- TESTO DEL DOCUMENTO

Le prime ibernazioni umane risalgono agli anni Sessanta. Attualmente sono 337 le persone nel mondo che si sono fatte crioconservare, secondo quanto riferito dalle tre società, due americane e una russa, che offrono questo servizio. Ai ‘pazienti’, così vengono chiamati, già congelati si aggiungono oltre duemila persone che hanno stipulato il contratto per la crioconservazione post mortem, fra cui una decina italiani. Tra i nostri connazionali che hanno avuto accesso alla tecnica Aldo Fusciardi, probabilmente il primo nel nostro Paese, morto per infarto nel 2012 all’età di 75 anni. L’ultima ad essere crioconservata in Russia è Cecilia Iubei, un’anziana donna di 86 anni della provincia di Viterbo che è morta nel febbraio 2016. Matheryn Naovaratpong, invece, è senza dubbio la persona più giovane che sia mai stata ibernata: non aveva neanche tre anni quando è morta per un tumore incurabile al cervello. E’ possibile criopreservare sia il corpo intero che solo il cervello. La procedura idealmente inizia appena il cuore smette di battere e prima che sia dichiarata la morte cerebrale. Prima di portare il corpo a -196 gradi, la temperatura dell’azoto liquido, il sangue viene sostituito da una sostanza che protegge dalla principale controindicazione della tecnica, il congelamento dell’acqua nelle cellule. Il cadavere viene quindi conservato a testa in giù nei tewar, cisterne che contengono appunto azoto liquido, in attesa di essere ‘scongelato’.

- CONSEGNA
Prosegui il testo sulla crioconservazione umana partendo dalla sua ultima frase.

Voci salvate

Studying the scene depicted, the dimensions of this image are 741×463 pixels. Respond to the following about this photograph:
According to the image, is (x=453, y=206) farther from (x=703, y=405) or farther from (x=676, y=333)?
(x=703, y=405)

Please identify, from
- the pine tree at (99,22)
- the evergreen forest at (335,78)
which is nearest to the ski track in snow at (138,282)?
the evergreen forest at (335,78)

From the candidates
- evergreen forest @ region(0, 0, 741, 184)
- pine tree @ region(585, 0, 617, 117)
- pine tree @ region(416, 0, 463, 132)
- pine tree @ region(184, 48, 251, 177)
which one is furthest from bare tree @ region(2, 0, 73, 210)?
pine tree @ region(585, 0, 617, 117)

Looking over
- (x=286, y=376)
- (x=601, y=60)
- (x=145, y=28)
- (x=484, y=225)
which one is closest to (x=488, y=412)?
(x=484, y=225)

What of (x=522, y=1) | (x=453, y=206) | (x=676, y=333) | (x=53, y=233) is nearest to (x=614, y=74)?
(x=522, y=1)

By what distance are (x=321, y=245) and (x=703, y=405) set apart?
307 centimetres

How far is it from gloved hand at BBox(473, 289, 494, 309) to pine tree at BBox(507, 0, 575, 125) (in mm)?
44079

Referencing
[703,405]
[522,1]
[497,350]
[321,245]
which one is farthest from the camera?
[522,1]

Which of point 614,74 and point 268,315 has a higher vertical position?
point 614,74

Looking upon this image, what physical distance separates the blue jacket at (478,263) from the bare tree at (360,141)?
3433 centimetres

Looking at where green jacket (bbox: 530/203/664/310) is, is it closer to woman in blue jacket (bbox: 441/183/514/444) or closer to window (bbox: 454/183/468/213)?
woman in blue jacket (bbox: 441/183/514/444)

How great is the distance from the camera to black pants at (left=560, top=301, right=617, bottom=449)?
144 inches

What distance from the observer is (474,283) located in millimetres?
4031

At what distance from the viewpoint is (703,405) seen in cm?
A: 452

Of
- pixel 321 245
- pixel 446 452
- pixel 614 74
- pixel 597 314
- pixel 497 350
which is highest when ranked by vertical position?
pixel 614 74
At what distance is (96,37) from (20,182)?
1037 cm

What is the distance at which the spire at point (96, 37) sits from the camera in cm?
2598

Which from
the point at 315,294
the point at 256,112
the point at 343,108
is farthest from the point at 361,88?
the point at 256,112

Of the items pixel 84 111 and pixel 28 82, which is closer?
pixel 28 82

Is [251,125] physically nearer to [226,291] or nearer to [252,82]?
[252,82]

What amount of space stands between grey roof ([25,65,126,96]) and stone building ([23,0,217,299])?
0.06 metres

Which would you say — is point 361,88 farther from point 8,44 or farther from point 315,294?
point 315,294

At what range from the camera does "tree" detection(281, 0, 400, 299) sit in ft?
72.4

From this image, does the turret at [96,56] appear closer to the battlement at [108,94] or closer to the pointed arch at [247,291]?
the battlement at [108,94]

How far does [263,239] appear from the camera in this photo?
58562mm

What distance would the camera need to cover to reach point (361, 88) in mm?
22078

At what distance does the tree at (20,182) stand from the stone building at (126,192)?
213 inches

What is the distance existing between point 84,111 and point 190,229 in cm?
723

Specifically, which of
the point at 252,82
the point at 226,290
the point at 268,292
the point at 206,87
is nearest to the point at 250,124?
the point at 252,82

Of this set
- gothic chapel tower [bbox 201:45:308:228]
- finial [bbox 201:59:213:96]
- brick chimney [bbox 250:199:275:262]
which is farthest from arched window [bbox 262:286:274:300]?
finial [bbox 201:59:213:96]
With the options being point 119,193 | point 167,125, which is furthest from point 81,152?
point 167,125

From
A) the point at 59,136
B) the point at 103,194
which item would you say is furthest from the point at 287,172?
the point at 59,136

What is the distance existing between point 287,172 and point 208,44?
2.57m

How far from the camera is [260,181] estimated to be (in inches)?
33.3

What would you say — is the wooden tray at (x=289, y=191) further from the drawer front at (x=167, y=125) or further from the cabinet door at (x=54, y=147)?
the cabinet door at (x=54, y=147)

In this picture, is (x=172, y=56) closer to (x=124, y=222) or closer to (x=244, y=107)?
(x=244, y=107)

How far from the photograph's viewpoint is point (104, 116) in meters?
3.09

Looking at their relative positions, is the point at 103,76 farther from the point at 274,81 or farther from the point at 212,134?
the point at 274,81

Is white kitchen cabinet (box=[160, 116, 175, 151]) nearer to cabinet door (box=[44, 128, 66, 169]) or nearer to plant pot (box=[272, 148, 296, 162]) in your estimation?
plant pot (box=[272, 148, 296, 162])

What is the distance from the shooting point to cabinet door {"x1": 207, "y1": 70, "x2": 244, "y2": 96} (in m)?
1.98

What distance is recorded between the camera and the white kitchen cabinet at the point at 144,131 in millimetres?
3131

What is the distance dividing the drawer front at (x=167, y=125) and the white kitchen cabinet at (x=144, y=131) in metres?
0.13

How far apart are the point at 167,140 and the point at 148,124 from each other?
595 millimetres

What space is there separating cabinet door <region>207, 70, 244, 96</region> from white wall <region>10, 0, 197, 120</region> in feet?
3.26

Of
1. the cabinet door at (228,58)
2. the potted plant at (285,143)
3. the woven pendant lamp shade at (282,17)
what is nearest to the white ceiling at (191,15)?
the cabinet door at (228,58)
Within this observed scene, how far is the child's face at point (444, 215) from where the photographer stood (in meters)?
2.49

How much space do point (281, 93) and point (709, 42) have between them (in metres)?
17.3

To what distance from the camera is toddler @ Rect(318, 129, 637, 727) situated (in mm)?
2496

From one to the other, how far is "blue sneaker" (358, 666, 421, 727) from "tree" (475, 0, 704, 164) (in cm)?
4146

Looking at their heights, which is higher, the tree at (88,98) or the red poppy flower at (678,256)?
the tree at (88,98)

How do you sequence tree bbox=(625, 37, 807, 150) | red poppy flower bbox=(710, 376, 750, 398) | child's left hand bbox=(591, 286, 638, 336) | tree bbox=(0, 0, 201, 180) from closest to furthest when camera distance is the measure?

- RISPOSTA
Il costo di un’operazione del genere? Dai 200 mila dollari – circa 188 mila euro – in Usa, ai 36 mila, in Russia, per il corpo intero. Per il solo cervello, invece, dagli 80 mila della ditta più cara alla ‘modesta’ richiesta, se si preferisce la ditta europea, di 17 mila euro. Il risparmio è invece assicurato sulla polizza a garanzia della riuscita dell’operazione: al momento, infatti, precisano i siti delle compagnie preposte al servizio di criocongelamento, le tecniche non permettono di riportare in vita i corpi così trattati. Come si dice, del doman non v’è certezza….
A.B.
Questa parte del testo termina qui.